[Saved entries]

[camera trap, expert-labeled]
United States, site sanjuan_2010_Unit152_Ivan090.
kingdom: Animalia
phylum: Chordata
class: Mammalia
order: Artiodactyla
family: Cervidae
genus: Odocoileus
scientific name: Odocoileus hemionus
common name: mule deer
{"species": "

• WHAT THIS TASK INVOLVES: Every entry above must be returned word for word.

• REPLY TO THE EXERCISE:
[camera trap, expert-labeled]
United States, site sanjuan_2010_Unit152_Ivan090.
kingdom: Animalia
phylum: Chordata
class: Mammalia
order: Artiodactyla
family: Cervidae
genus: Odocoileus
scientific name: Odocoileus hemionus
common name: mule deer
{"species": "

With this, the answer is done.